TAREFAS A REALIZAR >>
1 > Liste todas as organizações mencionadas no texto sobre o C919, incluindo o veículo de mídia.
2 > Diga se cada afirmação abaixo está de acordo com o texto sobre o C919, citando as palavras dele que decidem a resposta.
(a) O texto da AIN foi postado numa sexta-feira, dia 11.
(b) O C919 já recebeu a certificação da CAAC.
(c) A primeira entrega à CEA estava prevista para depois do final de 2021.
3 > Responda com base no texto sobre o C919:
(a) Qual é o nome do articulista?
(b) Que fábula ele considera instrutiva no caso das ambições aeroespaciais da China?
(c) Quando as entregas provavelmente começarão?

+++ TRECHO DO TEXTO

Programa do jato comercial chinês C919, um longo “jogo” da China para desenvolvimento, certificação e entrada em serviço, em 12.02.22


Em um texto postado na mídia AIN nesta sexta dia 11 – “China Plays Long Game on C919 Development”/numa tradução livre “o longo jogo da China no desenvolvimento C919” -, o articulista Peter Shaw-Smith repassa o andamento do programa do jato comercial narrow body da fabricante aeronáutica chinesa (estatal) COMAC – Commercial Aircraft Corporation of China.

O articulista inicia o texto opinando que, no caso das ambições aeroespaciais da China, a fábula da tartaruga e da lebre é instrutiva. Os pessimistas passaram quase uma década descartando as chances da primeira aeronave comercial de fuselagem estreita do país, mas no início de 2022 – e apesar da decepção da CEA – China Eastern Airlines com atrasos na primeira entrega da aeronave, prevista antes do final de 2021 –, a COMAC finalmente parece prestes a tornar o C919 uma realidade ainda neste ano. 

Mas, ainda assim, o progresso do programa continua arrastando-se e sendo lento, com as entregas parecendo que provavelmente começarão no final do ano.

O C919 ainda não recebeu a certificação da Administração de Aviação Civil da China (CAAC).

++++++
+++ DADOS DE ENTRADA

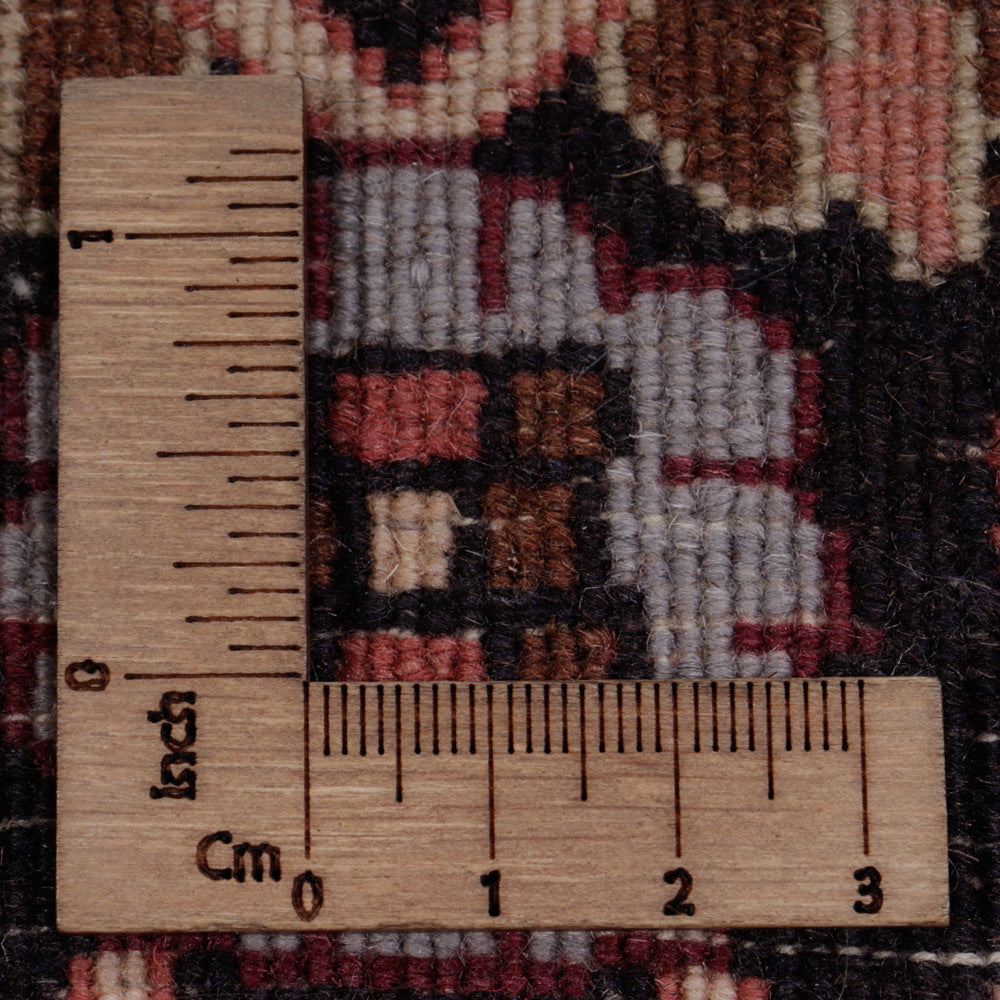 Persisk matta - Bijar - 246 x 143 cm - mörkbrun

++++++
+++ DADOS DE ENTRADA

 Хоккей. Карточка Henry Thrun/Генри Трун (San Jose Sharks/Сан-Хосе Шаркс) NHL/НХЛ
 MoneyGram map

++++++

RESPOSTAS >>
1 >
- AIN
- COMAC – Commercial Aircraft Corporation of China
- CEA – China Eastern Airlines
- Administração de Aviação Civil da China (CAAC)

2 >
(a) Sim: "nesta sexta dia 11"
(b) Não: "O C919 ainda não recebeu a certificação da Administração de Aviação Civil da China (CAAC)."
(c) Não: "prevista antes do final de 2021"

3 >
(a) Peter Shaw-Smith
(b) A fábula da tartaruga e da lebre
(c) No final do ano